Things are unstable here. Fend for yourself until further notice.
“Does ‘the sister’ refer to Mrs. Treadles?” asked Mrs. Watson, her voice low and raspy. “If so, would that make the ‘he’ in the first cable her brother, the younger Mr. Cousins? Did he know something?”
He had been such an uninspired man of business. Had he at last sensed something wrong at Cousins? Or was hetold?
Charlotte’s stomach tightened. She remembered her half brother, Mr. Myron Finch, who had once been Moriarty’s cryptographer. Mr. Finch had been in London during that time. Had he tried to alert the owner of Cousins that his company had been hollowed out from underneath him?
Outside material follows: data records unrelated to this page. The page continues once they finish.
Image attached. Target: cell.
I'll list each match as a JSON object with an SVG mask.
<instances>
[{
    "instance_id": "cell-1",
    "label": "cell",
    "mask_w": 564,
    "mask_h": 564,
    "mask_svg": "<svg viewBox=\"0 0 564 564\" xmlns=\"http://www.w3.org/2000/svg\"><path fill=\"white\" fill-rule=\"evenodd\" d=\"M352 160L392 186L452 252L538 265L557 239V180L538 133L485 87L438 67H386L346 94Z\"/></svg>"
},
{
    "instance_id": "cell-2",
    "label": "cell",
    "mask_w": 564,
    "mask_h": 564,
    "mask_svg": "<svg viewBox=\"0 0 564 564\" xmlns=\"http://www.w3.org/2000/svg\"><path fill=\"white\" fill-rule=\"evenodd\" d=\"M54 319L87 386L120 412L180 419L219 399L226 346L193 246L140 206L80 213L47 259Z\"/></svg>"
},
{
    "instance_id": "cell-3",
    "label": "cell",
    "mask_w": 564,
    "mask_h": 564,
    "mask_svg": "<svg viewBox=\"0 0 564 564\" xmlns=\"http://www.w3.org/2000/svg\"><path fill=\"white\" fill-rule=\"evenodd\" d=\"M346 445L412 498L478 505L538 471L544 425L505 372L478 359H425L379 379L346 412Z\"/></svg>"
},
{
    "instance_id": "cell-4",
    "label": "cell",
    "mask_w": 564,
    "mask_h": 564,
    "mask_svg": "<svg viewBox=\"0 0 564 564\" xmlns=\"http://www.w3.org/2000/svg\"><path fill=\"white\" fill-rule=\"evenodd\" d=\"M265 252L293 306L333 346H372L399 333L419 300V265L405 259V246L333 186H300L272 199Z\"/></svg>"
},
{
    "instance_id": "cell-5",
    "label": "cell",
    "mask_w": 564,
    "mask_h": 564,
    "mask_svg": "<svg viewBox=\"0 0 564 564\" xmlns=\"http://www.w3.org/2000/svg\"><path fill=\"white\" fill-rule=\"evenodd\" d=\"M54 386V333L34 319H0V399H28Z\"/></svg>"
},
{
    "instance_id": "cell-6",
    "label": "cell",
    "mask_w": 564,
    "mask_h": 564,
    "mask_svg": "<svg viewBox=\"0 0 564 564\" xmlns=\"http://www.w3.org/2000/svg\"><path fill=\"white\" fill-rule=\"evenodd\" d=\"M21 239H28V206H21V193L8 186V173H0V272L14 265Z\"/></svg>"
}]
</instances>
She tapped her fingertips on the table. It had been too long since she last heard from Mr. Finch. Was he still safe? And if not...
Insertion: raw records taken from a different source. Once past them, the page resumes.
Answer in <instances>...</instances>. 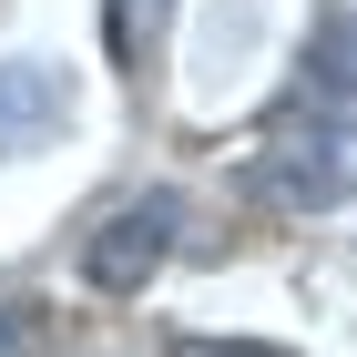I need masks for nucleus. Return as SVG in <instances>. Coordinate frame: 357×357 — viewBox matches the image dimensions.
I'll return each mask as SVG.
<instances>
[{
  "mask_svg": "<svg viewBox=\"0 0 357 357\" xmlns=\"http://www.w3.org/2000/svg\"><path fill=\"white\" fill-rule=\"evenodd\" d=\"M357 184V21H327V52L296 82L286 123L255 143L245 194L255 204H286V215H317Z\"/></svg>",
  "mask_w": 357,
  "mask_h": 357,
  "instance_id": "obj_1",
  "label": "nucleus"
},
{
  "mask_svg": "<svg viewBox=\"0 0 357 357\" xmlns=\"http://www.w3.org/2000/svg\"><path fill=\"white\" fill-rule=\"evenodd\" d=\"M174 215H184L174 194H143V204L102 215V225H92V245H82V275L102 286V296H133L143 275H153V266L174 255Z\"/></svg>",
  "mask_w": 357,
  "mask_h": 357,
  "instance_id": "obj_2",
  "label": "nucleus"
},
{
  "mask_svg": "<svg viewBox=\"0 0 357 357\" xmlns=\"http://www.w3.org/2000/svg\"><path fill=\"white\" fill-rule=\"evenodd\" d=\"M72 123V82L52 61H0V153H31Z\"/></svg>",
  "mask_w": 357,
  "mask_h": 357,
  "instance_id": "obj_3",
  "label": "nucleus"
},
{
  "mask_svg": "<svg viewBox=\"0 0 357 357\" xmlns=\"http://www.w3.org/2000/svg\"><path fill=\"white\" fill-rule=\"evenodd\" d=\"M164 10L174 0H112V61H153V41H164Z\"/></svg>",
  "mask_w": 357,
  "mask_h": 357,
  "instance_id": "obj_4",
  "label": "nucleus"
},
{
  "mask_svg": "<svg viewBox=\"0 0 357 357\" xmlns=\"http://www.w3.org/2000/svg\"><path fill=\"white\" fill-rule=\"evenodd\" d=\"M174 357H255V347H204V337H184Z\"/></svg>",
  "mask_w": 357,
  "mask_h": 357,
  "instance_id": "obj_5",
  "label": "nucleus"
}]
</instances>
Lord Ingram was watching her—she rarely fidgeted; her finger-tapping would have struck him as highly uncharacteristic. She took her hand off the table and gave him a nod to show that she was all right.
Mrs. Watson’s voice remained strained. “It’s easy for us to deduce the identity of those referred to here, because we already know it was Mr. Sullivan who received these cables and that he’d been up to no good at Cousins. How would Mr. Longstead have been able to tell what these telegrams were about?”